What the task requires
Continue the passage below on quantum entanglement and faster-than-light communication, starting right after its final sentence.

Source extract
=== Begin Enclosure ===

My own answer is as follows. No. No information is travelling faster than light, in the sense that anybody sitting next to the second particle, whose spin is not measured, won't know the outcome of the first measurement any faster than the signal can get to him -- ie the first observer says something to him, sending a message at the speed of light. The particle itself finds out, and collapses in to the opposite spin state. But the second observer would have to perform his own measurement to work out the spin state of the particle.

I'll try to provide a better explanation of the full effect later this evening, but for the time being I'll stick to my assertion that while the quantum system is entangled so that the two particles appear to communicate faster than light, the information itself does not move faster than light, so I'm almost certain that you cannot use this to communicate faster than light.

=== End Enclosure ===

Record set
=== Begin Enclosure ===

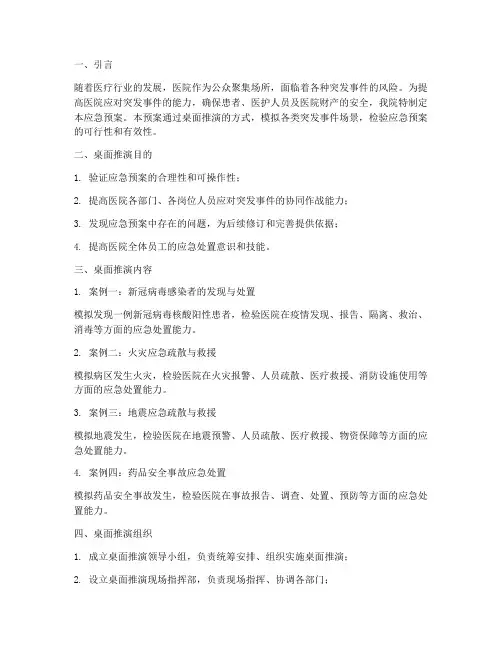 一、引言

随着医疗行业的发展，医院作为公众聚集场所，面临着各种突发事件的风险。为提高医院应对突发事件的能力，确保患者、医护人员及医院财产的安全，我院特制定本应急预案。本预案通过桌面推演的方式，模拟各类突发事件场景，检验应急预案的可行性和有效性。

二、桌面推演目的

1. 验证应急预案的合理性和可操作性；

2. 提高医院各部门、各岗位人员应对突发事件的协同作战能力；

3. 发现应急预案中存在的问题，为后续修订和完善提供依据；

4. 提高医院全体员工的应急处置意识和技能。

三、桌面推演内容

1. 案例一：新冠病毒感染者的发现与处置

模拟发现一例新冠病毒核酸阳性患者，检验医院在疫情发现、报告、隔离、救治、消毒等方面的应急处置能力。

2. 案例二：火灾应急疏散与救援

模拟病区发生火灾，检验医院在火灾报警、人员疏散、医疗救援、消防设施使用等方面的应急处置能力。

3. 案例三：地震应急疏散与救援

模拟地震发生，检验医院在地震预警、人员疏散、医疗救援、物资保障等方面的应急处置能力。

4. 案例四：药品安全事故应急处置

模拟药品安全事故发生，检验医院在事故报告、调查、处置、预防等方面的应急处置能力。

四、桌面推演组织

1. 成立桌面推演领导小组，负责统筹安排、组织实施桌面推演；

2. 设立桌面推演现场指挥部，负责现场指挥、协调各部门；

=== End Enclosure ===

Exercise output
You can not pass information that way, merely be aware of what is spinning far away having looked at something near, so as a communications device, it's ability is limited. I suspect anything I add to this thread will verge on wishful thinking and fantasy :-) I suspect everything is connected somehow I can't even begin to picture. That there is some kind of reality in the idea that everything does everything along the line of Feynmann's particle that takes all the paths at once and is seen to travel the most likely. Perhaps it lets the far entangled particle how it should be spinning en route :-D Ah it's fun to let the imagination run wild.
Orson Scott Card is a fairly well known Sci-Fi author, and he wrote a series of books based around a novella (later expanded to a novel, and now shortly to be a film, I believe) called Ender's Game.

In it, he made liberal use of the Ansible, a communication device which was sort of based upon quantum entanglement - Does not move the conversation on a lot, but I thought it was interesting, and besides, QE, like Quantitative Easing, makes my brane hurt......
This has a history

It first comes from the EPR paradox ( the E is for Einstein who spent much of the latter years of his life desperately trying to disprove QM - in vain)

This along with Podolsky and Rosen was his best shot - pitting QM against relativity.

It was 1980 before the experiment could be done - when Alain Aspect managed it in Paris - Relativity lost!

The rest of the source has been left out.